Task to complete. Nothing but a number is wanted: the count of lines in the records below that include "blue".

Excerpted data.
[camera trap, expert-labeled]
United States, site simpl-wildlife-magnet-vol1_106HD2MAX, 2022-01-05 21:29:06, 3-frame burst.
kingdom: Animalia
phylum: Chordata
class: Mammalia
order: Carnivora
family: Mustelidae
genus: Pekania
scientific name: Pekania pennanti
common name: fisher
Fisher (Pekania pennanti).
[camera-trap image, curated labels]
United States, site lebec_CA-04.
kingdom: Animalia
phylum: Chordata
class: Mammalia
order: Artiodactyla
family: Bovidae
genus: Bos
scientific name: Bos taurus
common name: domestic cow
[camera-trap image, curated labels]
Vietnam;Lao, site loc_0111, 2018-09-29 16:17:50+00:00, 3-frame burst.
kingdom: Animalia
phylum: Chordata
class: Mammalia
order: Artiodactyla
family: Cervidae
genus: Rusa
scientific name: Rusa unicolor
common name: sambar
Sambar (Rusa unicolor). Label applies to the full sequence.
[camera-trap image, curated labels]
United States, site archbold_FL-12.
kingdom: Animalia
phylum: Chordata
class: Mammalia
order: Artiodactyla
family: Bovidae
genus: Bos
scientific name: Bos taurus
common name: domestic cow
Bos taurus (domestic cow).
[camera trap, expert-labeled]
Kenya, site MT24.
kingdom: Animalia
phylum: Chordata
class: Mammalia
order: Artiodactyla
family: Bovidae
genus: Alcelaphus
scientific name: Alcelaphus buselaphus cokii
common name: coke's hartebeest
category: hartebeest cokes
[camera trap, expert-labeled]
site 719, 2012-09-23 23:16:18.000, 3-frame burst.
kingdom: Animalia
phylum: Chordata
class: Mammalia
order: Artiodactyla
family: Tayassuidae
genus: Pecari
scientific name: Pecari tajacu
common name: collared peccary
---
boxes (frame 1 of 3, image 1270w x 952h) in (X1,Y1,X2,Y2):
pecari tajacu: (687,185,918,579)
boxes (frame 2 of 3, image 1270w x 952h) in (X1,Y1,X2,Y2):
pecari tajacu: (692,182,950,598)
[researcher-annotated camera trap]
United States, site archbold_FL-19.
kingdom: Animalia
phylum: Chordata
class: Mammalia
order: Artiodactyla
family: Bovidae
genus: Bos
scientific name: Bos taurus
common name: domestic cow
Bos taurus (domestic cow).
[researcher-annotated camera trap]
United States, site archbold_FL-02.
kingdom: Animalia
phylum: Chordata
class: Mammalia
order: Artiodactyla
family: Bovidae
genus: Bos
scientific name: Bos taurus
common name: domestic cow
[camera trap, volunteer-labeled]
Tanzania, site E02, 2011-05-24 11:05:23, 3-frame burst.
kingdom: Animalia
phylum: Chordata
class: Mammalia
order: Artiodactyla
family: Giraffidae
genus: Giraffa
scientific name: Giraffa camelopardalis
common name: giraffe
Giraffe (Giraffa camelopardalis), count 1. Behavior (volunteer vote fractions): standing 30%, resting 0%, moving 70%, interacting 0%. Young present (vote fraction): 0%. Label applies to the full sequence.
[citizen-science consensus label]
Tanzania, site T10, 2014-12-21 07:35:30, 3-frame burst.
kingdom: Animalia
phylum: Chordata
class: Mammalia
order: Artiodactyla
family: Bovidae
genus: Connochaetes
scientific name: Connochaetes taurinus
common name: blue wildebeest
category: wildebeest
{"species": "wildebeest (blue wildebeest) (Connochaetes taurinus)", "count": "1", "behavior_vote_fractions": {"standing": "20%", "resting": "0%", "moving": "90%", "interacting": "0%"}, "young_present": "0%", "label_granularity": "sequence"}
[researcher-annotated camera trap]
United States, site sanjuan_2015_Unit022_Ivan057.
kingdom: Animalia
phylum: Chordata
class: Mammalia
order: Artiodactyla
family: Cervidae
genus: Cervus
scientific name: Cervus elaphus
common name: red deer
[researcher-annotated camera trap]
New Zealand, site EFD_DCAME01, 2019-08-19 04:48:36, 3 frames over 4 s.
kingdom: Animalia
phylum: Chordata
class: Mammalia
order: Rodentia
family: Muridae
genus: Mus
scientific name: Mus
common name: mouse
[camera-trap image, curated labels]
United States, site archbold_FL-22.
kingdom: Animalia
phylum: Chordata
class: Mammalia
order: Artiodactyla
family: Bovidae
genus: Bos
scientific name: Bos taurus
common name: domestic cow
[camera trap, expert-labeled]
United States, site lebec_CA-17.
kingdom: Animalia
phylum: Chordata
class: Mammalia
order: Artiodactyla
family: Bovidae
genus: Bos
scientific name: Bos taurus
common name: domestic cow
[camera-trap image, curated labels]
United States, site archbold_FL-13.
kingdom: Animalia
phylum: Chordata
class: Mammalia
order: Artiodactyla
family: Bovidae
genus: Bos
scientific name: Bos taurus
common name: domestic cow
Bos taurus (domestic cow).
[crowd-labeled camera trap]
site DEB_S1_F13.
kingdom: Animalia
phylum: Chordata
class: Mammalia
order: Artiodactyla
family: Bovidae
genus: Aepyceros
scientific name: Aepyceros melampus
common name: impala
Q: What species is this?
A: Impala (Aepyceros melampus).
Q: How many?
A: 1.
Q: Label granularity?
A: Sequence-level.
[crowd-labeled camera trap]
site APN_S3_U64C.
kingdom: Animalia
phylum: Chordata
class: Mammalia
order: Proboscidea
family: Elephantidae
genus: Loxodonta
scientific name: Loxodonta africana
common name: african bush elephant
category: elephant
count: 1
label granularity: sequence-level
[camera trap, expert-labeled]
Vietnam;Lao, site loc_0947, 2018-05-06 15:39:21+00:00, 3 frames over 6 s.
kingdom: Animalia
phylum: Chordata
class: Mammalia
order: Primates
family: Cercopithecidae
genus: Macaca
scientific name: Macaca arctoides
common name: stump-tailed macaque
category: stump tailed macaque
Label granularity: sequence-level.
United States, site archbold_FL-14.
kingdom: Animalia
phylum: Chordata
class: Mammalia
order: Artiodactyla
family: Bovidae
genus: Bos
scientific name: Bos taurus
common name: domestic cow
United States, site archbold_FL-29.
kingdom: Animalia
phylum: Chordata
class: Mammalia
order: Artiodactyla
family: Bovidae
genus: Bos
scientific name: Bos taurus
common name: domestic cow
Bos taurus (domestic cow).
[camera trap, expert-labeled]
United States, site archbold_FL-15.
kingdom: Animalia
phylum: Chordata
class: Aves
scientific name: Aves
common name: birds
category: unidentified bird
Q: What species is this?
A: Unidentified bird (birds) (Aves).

Exercise answer. 2